Well, panel gaps are better than any Tesla prototype. And some final versions too.
It seems that they chopped the body off, put batteries below and tried to put everything together again with tons of bondo.
Color doesn’t help either. Maybe black would look like a little better.
Russian things often seem like they don’t work very well. The political system, the army, and this car are three good examples.

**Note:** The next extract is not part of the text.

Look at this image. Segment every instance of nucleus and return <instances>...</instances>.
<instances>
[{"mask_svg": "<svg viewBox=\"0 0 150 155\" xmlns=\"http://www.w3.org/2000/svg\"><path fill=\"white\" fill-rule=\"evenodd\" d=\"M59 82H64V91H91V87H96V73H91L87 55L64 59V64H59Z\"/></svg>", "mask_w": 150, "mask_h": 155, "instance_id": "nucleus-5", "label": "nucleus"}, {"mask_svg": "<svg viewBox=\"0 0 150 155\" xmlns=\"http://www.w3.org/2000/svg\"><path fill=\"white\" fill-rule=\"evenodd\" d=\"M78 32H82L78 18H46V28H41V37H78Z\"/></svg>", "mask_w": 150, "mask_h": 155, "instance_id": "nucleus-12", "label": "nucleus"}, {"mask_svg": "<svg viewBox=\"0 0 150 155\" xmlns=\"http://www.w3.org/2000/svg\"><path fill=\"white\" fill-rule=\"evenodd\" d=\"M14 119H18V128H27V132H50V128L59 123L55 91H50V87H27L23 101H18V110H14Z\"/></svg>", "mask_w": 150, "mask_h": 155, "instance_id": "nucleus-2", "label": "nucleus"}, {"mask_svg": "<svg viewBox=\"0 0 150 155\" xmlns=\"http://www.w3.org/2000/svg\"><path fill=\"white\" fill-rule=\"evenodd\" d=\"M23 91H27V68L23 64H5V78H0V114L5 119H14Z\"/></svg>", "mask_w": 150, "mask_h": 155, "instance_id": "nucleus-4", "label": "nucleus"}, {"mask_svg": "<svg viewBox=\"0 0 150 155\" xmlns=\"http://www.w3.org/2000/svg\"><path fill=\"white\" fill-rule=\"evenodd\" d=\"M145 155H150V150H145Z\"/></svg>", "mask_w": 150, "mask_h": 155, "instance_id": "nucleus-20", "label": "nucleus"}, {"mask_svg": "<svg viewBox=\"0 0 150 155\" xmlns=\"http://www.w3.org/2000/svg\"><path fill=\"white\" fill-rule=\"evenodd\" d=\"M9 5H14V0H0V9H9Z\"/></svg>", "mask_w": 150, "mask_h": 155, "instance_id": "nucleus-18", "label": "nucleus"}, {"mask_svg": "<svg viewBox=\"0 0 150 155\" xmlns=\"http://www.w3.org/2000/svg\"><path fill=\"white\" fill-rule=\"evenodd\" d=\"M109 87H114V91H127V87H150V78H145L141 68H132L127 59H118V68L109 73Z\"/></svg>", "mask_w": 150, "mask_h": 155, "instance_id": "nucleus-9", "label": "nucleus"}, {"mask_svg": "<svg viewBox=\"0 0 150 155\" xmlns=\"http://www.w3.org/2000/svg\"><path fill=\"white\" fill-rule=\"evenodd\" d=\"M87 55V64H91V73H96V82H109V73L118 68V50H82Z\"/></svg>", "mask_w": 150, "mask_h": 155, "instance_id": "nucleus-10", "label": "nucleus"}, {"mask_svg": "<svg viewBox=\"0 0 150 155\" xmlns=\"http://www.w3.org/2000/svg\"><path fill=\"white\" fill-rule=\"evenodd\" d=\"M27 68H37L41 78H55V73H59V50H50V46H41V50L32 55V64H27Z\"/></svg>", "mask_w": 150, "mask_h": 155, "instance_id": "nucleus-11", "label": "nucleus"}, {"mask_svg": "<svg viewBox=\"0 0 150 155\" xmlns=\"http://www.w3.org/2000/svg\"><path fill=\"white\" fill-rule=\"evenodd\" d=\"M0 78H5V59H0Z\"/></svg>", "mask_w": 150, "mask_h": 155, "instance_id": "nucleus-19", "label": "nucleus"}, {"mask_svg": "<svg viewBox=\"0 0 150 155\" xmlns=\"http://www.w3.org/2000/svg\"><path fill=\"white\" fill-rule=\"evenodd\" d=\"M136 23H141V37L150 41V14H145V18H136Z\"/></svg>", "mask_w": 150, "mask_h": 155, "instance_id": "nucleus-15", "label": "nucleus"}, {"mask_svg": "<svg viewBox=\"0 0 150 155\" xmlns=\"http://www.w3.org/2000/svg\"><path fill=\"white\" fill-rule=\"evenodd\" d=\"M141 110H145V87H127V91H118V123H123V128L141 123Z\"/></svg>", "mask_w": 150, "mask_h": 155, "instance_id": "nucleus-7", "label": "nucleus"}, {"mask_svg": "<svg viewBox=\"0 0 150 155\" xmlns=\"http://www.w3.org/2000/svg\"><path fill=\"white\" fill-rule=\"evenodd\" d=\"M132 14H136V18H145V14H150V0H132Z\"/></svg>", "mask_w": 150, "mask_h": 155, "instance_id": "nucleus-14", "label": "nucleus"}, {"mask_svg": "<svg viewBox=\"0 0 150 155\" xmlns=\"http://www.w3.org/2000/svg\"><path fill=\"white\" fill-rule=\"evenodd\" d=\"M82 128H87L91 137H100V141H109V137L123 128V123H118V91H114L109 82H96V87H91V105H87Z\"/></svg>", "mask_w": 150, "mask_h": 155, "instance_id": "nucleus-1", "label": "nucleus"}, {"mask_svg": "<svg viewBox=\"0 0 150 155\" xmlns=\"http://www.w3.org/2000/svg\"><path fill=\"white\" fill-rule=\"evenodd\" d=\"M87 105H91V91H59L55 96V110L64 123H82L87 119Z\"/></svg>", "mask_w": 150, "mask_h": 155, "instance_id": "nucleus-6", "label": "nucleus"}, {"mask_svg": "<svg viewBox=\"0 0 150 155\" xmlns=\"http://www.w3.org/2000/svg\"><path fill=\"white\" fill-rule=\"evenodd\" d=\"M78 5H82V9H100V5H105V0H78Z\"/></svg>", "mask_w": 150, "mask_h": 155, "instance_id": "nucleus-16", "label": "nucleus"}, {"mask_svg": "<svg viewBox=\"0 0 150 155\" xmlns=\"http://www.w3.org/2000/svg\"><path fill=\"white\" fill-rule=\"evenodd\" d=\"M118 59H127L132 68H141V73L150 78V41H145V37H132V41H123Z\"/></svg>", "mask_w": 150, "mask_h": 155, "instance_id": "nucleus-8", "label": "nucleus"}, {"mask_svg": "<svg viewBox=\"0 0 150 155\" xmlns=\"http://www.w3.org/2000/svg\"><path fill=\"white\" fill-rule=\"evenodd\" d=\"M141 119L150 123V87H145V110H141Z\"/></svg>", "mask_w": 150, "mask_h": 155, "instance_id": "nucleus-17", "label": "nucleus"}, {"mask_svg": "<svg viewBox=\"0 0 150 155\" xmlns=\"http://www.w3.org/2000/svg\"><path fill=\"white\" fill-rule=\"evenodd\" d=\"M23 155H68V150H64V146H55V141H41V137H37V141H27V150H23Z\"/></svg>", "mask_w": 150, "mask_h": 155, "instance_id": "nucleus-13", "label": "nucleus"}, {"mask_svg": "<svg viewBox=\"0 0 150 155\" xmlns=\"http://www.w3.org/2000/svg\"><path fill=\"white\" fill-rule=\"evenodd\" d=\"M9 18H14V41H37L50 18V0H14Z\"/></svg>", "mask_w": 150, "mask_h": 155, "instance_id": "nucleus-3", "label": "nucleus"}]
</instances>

Counterpoint: AK-47 and the Planar/Autoterm Diesel Air Heater. One of these is installed in my namesake vehicle and works very well indeed.
I give up. Which one?
Yes.
Yeah, but Romanian AK-47s are noticeably better quality than Russian ones
So Russia is good at making things that warm (duh) and things that kill?
Yes, but enough talk about vodka!
Russian telescope optics are absolutely world class though.
I get the feeling they used a Fiat Multipla as a starting point for this… vehicle.
For those fixated on cars having grilles that are fake and/or entirely too large, this might be the dream machine.
Fix the front on that and it’s not terrible. Then it becomes odd and meh.
2018ish Lada Vesta Cross was the starting point and dropped onto an electric chassis
Evocative of a Subaru, that Vesta Cross. But then those high mount lights, and that really unfortunate front design, make things just weird.
Is this the Russia’s answer to 007’s submersible Lotus Esprit? The tiny windows and the beyond awkward proportions makes it look more like a submarine than a car.
Imagine Putin in the red amber, flying down tight serpentine roads with a beautiful Devushka by his side, chased by American special forces..
If my dog had a face like that, I’d shave his ass and teach him to walk backwards.
Reminds me of the talking chair from Pee Wee’s Playhouse.
Or those big red moon boots that were all over TikTok/Instagram a while back.
Da.
In Russia, EV drives you!
Only if you properly use the Glory Ports on the passenger side correctly.
An Amber engineer arrives at customs. He carries two very large and heavy suitcases. On his wrist is a new Russian-made watch. He tells the customs man: “This is a new Russian watch. It’s a wonder unknown in other countries. You see, it shows time, the rate of your pulse beats, the phases of the Moon, the weather in Warsaw, Moscow, and New York, and more and more!”
“Yes, it’s a wonder,” the customs man agrees. “And what is it you have in these big suitcases?”
“Oh, it’s just the batteries for that watch.”
That big ass battery pack/floor reminds me so much of this joke.
Dorbroye utro fellow capitalists! We only put the minimal amount of windows in Amber, so you don’t have to look around and be reminded that you’re still in Russia!
They really are regressing to the Soviet days. Brezhnev would be proud.
The vertical distance between the grey rocker panel and the bottom of the door looks suspiciously like the height of a deep-cycle lead-acid battery
A face only a mother could love, Ooofff
The naked existential terror in those eyes is apropos.
I love my kids but I would … struggle if they looked like this.